The NFL is talking with Time Warner Cable about NFL Network and NFL RedZone carriage, but sources say the two sides are no closer to a deal than they were a year ago.

The league has not had substantive talks with Cablevision recently, increasing the possibility that NFL Network will endure another season with significant distribution holes in major markets, including New York and Los Angeles.

Time Warner Cable and Cablevision are NFL Network’s two biggest cable holdouts. Time Warner Cable is the country’s fourth-biggest distributor, with more than 12 million subscribers; Cablevision is ninth, with more than 3.3 million.

There had been some optimism that the NFL finally would cut a deal with Time Warner Cable and Cablevision after a whirlwind summer that saw the league break a years-long logjam and sign deals with Charter and Mediacom.

With the addition of Charter, NFL Network could claim seven of the top eight distributors, including DirecTV, Dish Network, Verizon and AT&T. At a cost of 81 cents a subscriber a month, according to SNL Financial, NFL Network is in nearly 57 million homes.

The league’s optimism for finally working out a Time Warner Cable agreement came from a couple concessions it made in order to cut a deal with Charter, according to sources. The league relaxed its demand to be placed on Charter’s biggest digital tier, Digital View. Instead, it accepted carriage on Charter’s Digital View Plus tier, which is subscribed to by roughly 25 to 30 percent of Charter’s homes, sources said.

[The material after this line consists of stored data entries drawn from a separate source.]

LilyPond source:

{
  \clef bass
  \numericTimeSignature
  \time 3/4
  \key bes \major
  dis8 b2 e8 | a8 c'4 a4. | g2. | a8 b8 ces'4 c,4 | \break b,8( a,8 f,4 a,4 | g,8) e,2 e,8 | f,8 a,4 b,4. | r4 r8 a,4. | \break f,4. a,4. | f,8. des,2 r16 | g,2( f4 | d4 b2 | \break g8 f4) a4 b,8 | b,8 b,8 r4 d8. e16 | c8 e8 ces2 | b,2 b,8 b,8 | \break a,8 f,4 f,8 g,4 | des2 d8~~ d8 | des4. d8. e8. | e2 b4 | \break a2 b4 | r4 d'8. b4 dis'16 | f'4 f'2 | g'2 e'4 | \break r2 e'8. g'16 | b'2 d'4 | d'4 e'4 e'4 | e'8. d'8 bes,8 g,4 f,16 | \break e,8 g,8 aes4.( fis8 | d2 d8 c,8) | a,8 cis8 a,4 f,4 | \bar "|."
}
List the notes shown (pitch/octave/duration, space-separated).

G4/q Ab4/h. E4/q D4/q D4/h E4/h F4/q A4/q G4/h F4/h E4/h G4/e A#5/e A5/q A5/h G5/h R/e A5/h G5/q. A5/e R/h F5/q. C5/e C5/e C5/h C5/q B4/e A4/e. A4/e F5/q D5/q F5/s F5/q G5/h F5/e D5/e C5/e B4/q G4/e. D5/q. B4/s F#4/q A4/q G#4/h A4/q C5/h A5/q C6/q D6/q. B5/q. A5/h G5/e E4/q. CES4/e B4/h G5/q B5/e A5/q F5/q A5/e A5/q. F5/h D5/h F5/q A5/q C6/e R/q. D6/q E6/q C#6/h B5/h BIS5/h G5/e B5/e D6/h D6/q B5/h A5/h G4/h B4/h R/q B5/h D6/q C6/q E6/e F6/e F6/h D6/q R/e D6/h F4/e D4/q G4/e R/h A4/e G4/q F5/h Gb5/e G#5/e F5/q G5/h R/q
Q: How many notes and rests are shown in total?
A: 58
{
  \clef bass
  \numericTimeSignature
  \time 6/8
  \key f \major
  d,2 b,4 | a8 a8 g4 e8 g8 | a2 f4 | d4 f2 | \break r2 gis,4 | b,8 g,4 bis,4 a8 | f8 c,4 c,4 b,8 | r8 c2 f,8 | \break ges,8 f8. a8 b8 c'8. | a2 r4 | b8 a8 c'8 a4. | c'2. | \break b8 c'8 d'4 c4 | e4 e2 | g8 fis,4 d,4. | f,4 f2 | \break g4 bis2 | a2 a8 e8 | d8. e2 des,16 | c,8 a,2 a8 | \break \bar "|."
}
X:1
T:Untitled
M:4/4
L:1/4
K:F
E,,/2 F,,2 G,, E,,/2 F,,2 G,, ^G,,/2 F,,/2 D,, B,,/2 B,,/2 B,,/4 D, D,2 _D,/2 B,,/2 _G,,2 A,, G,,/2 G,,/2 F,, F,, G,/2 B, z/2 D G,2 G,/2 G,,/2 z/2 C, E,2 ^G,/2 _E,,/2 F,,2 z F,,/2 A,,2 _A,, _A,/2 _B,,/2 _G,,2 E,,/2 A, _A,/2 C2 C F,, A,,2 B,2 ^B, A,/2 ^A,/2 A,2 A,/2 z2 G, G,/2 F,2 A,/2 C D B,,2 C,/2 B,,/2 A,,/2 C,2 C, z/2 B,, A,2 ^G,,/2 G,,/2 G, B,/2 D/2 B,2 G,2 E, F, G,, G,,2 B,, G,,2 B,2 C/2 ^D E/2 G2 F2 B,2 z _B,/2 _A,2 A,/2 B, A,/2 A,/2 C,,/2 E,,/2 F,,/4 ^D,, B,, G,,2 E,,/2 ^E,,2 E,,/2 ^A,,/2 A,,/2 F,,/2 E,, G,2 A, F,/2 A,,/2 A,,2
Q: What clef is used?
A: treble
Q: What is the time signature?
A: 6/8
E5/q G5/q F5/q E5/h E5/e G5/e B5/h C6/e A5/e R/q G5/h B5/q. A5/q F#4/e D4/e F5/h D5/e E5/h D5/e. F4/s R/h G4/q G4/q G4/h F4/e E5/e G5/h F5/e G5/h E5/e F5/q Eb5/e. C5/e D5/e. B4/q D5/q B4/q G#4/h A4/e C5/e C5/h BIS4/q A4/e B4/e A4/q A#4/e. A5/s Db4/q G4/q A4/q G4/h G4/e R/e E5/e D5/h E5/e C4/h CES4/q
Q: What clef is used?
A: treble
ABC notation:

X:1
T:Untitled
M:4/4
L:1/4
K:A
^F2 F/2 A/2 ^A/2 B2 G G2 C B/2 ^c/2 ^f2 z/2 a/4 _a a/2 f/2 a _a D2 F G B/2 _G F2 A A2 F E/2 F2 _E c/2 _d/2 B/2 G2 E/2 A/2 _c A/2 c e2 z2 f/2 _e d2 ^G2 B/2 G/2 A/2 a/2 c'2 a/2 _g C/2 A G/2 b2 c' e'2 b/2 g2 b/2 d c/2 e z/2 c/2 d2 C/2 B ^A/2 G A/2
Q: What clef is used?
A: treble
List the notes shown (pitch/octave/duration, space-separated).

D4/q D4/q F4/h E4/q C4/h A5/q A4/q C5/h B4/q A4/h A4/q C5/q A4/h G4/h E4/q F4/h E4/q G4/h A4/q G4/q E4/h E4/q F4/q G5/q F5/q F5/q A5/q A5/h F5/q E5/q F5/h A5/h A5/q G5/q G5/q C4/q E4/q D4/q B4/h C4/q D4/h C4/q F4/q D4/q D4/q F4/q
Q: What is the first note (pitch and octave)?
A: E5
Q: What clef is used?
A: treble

The deal also contains some TV Everywhere components, allowing Charter to make NFL Network available via broadband and tablets to authenticated subscribers as part of its deal. These rights have become part of standard cable industry clauses, but ones that the NFL had been fighting in recent years.

Cable operators have been outspoken about paying for TV rights, broadband rights and mobile rights in one bundle, as part of the industry’s TV Everywhere initiative.

A potential hiccup came from the NFL’s exclusive four-year, $720 million wireless deal with Verizon Wireless that was signed in March 2010. That deal, which streams content to mobile phones, pertains only to cell phones, not tablets. Charter’s deal potentially allows it to stream the channel to authenticated subscribers using tablets, sources say.

Sources also said the league’s decision to make RedZone Channel available to sports tiers also helped finalize the Charter and Mediacom deals.